A public hearing on co-locating another school in August Martin High School on Tuesday evening produced some unusual numbers for a Department of Education co-location meeting.
Only about 20 audience members.
And about 26 minutes from Superintendent Tamika Matheson’s opening address to closing.
The Department of Education is looking to co-locate the proposed district high school 346 in August Martin beginning in September. If approved, the science-and-technology-based school would start with up to 115 freshmen. It would reach a peak of 420 to 460 students in grades 9 through 12 when fully enrolled in the 2017-18 school year.
A proposal last year by the Bloomberg administration to co-locate an elementary-level charter school in the building was roundly condemned in the community and halted by Mayor de Blasio.
The building already houses August Martin’s population, projected to be 785 to 825 in four years; an Alternative Learning Center School with an estimated 60 to 80; and Voyages South, which began phasing in this year and will have 230 to 270.
A DOE formula states that August Martin currently is being used to only 53 percent of capacity, leaving “sufficient space” for the new 346.
The few parents and teachers who spoke on Tuesday begged to differ. They said accommodating a new school will result in a broad reduction of available classes and programs.
Lonai Mosley, a teacher in the school’s communications program, said a new school will ensure the elimination of their modern facilities for communications production.
“Surveyors were recently taking measurements in our studio,” she said after the meeting. “They were saying, ‘Desks could go here, my office could go there.’”
“You’re taking away what August Martin has to offer,” Anyah Walton, president of the August Martin PTA, testified. “You want increased science programs? Great! Give them to the students who are already here.”
And Walton is prepared to challenge any DOE official who claims that August Martin is squandering available space.
“We are not underutilized,” she said. “Our programs exist! Our students are using them. Space is being used. Maybe not the way you want!”

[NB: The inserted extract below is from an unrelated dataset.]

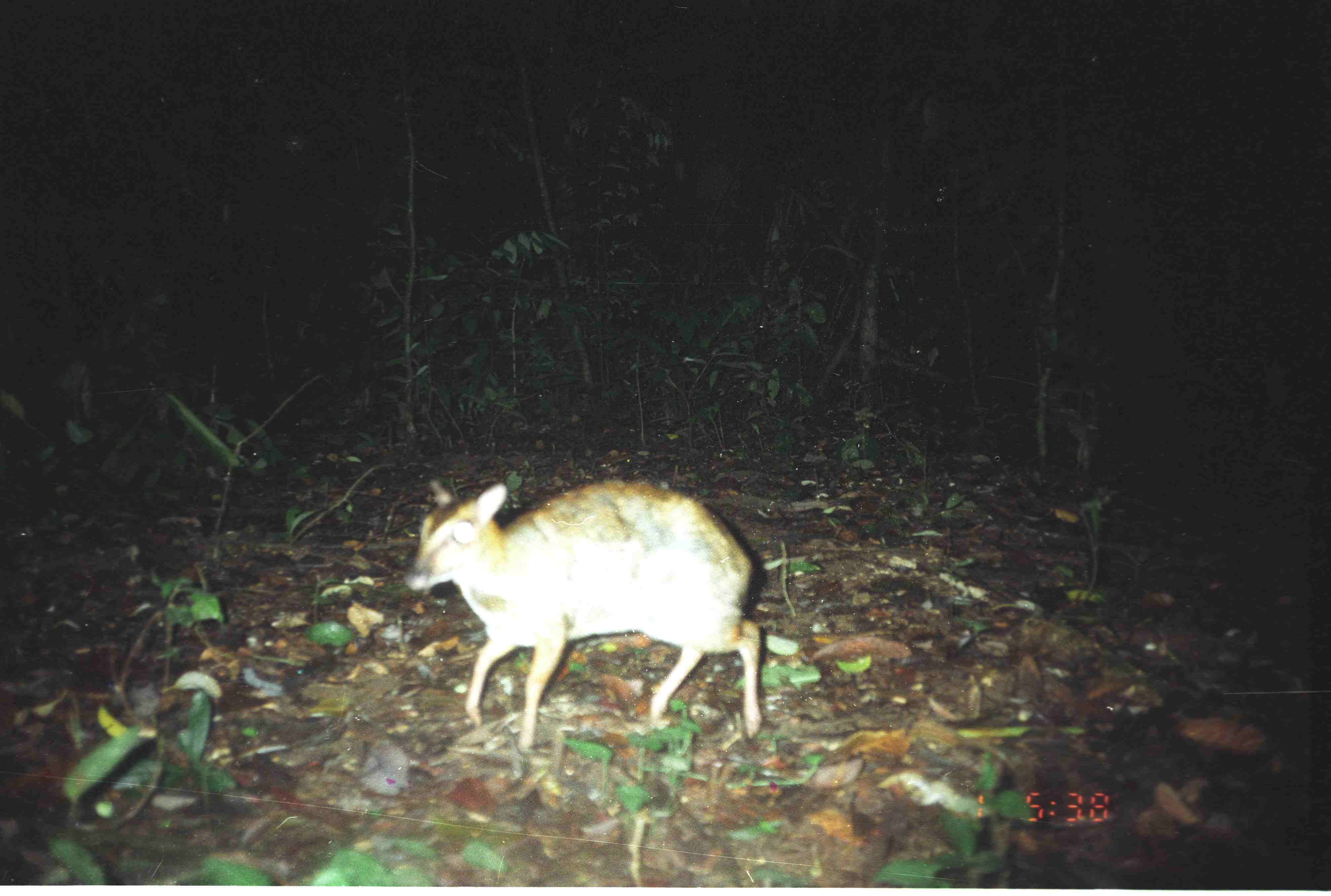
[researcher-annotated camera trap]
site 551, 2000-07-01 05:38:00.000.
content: unidentified animal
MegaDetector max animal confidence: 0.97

The final speaker in the brief session was Councilman Ruben Wills (D-Jamaica), who is party to a lawsuit aimed at stopping co-locations. And he said Mayor de Blasio must match his deeds in office to his rhetoric as a candidate, when he excoriated former Mayor Bloomberg on the subject of co-location.
“They’re really not doing what they promised during the campaign,” Wills said. “This community came out for you in spades to get you elected.”
Wills said the DOE obviously would be more impressed had 4,000 people come out to Tuesday’s meeting in protest. But he added that the low turnout should not be viewed as indicative of a lack of opposition.
“I think it’s a sign that after the last 12 years, giving the benefit of the doubt to the new administration, that people are discouraged, that the DOE will just do what it wants,” he said.
Matheson and DOE officials said the city’s Panel on Educational Policy will meet to vote on the proposal on May 29 at 6 p.m. at Murry Bergtraum High School at 411 Pearl St. in Manhattan.
The date was changed from May 6, which was still listed in a notice printed from the DOE’s website about 90 minutes before the meeting on Tuesday.